Por cierto, los adolescentes de hoy no roban, en general, libros pero sí sucedáneos culturales: equipos de audio, trebejos deportivos y en lugar de quedarse con un libro de poemas, se reservan un CD lleno de sonidos capacitados para vencer la imposibilidad de alguna esquiva Eleonora. Pero, a lo mejor, como los protagonistas de El juguete rabioso, también marchan “estremecidos de coraje sonoro”, “de sabrosa violencia”, dispuestos a “romper lo mediocre” y escuchando “las palabras tristes escondidas en el corazón del hombre”.

Desarmando escuelas

En 1926, “y en el dos mil también”, la solución parece consistir en estudiar sistemas de seguridad, disponer “la guardia permanente de las escuelas” y en comprobar que no alcanza toda la policía para lograr el objetivo. Ayer como hoy, la imaginación de los medios de comunicación no alcanza más allá.

Traemos, entonces, algunas reflexiones que no nos pertenecen, pero que pueden aportar a la dilucidación del problema.

La cuestión, dice el brasileño Luis Roberto Alves, consiste en que “descubramos que el príncipe está vestido de mendigo” (1986,130). Plantea que “las áreas periféricas urbano-industriales están proponiendo políticas de cultura”.

Parte de estas comprobaciones: 1) en esas concentraciones importa la diversidad cultural sobre todo por sus “riquezas y diferencias”; 2) una política cultural coherente debe advertir que la diferencia es una expresión de creatividad y por lo tanto cabe preguntarse con qué patrón se establecen los niveles de calidad, quién mide “los grados que separan lo ignorante de lo culto”; 3) por lo tanto la ignorancia y la cultura son reveladores de patrones impuestos.

Los grupos populares han comenzado a decodificar y usar los instrumentos tecnológicos de tal modo “que ponen en jaque el modelo y los clasificadores emergentes del mismo: “Un baile popular es diferente de un festival de Fellini, pero es igual en importancia, porque responde a los intereses de los receptores reales, así como los varios niveles de lenguaje satisfacen las necesidades de comunicación de los hablantes concretos”(130).

Un ejemplo burdo, adaptación sin desarrollo, podría ser este. Los sectores dominantes de la ciudad de Córdoba, Argentina, reproducen el modelo europeo de cultura (museos, teatros, parques) como forma de reproducir simbólicamente su pasado y legitimarse como “como protagonistas, representantes y portavoces” de la historia de todos. Entonces, los maestros llevan, por ejemplo, a los alumnos al museo: visita gratuita, obligatoria, previas advertencias y amenazas sobre comportamientos, gestos, modulaciones de voz.
---
- CONSIGNA A: Repite sin cambios los registros, empezando en la línea que contiene "How much space" y terminando al final de los registros.

Extractos de un conjunto de datos espaciales
---
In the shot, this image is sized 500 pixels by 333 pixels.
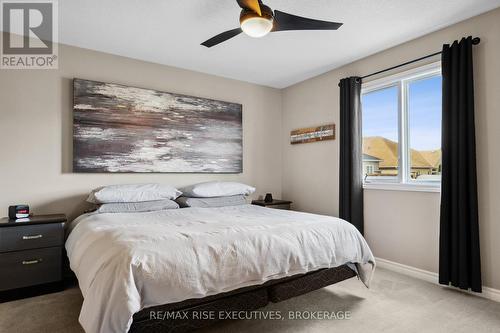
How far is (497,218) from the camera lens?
2602 mm

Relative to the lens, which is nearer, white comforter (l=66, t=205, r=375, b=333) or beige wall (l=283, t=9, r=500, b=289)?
white comforter (l=66, t=205, r=375, b=333)

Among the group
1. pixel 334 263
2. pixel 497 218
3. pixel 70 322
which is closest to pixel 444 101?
pixel 497 218

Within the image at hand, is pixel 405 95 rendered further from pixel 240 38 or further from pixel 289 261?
pixel 289 261

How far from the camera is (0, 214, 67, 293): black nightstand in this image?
2605mm

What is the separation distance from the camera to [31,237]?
2.71 metres

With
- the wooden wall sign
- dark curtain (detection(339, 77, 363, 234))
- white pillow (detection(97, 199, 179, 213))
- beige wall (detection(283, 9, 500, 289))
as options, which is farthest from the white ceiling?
white pillow (detection(97, 199, 179, 213))

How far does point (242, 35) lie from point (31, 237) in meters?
2.87

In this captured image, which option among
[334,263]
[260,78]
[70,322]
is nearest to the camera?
[70,322]

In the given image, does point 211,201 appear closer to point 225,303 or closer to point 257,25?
point 225,303

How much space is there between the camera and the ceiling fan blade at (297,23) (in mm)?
2209

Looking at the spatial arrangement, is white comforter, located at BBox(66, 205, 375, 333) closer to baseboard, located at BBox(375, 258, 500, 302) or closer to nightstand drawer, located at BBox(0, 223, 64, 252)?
nightstand drawer, located at BBox(0, 223, 64, 252)

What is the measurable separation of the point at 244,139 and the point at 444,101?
2684 mm

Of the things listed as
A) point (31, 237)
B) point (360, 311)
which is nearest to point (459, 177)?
point (360, 311)

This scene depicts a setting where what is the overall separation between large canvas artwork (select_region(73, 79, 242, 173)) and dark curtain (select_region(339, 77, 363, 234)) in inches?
61.6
---
- CONSIGNA B: Reproduce sin cambios el fragmento del texto proporcionado que empieza en "Por cierto, los" y termina en "alcanza más allá.".

- RESPUESTA A:
How much space is there between the camera and the ceiling fan blade at (297,23) (in mm)?
2209

Looking at the spatial arrangement, is white comforter, located at BBox(66, 205, 375, 333) closer to baseboard, located at BBox(375, 258, 500, 302) or closer to nightstand drawer, located at BBox(0, 223, 64, 252)?
nightstand drawer, located at BBox(0, 223, 64, 252)

What is the measurable separation of the point at 244,139 and the point at 444,101?
2684 mm

Of the things listed as
A) point (31, 237)
B) point (360, 311)
which is nearest to point (459, 177)?
point (360, 311)

This scene depicts a setting where what is the overall separation between large canvas artwork (select_region(73, 79, 242, 173)) and dark curtain (select_region(339, 77, 363, 234)) in inches?
61.6

- RESPUESTA B:
Por cierto, los adolescentes de hoy no roban, en general, libros pero sí sucedáneos culturales: equipos de audio, trebejos deportivos y en lugar de quedarse con un libro de poemas, se reservan un CD lleno de sonidos capacitados para vencer la imposibilidad de alguna esquiva Eleonora. Pero, a lo mejor, como los protagonistas de El juguete rabioso, también marchan “estremecidos de coraje sonoro”, “de sabrosa violencia”, dispuestos a “romper lo mediocre” y escuchando “las palabras tristes escondidas en el corazón del hombre”.

Desarmando escuelas

En 1926, “y en el dos mil también”, la solución parece consistir en estudiar sistemas de seguridad, disponer “la guardia permanente de las escuelas” y en comprobar que no alcanza toda la policía para lograr el objetivo. Ayer como hoy, la imaginación de los medios de comunicación no alcanza más allá.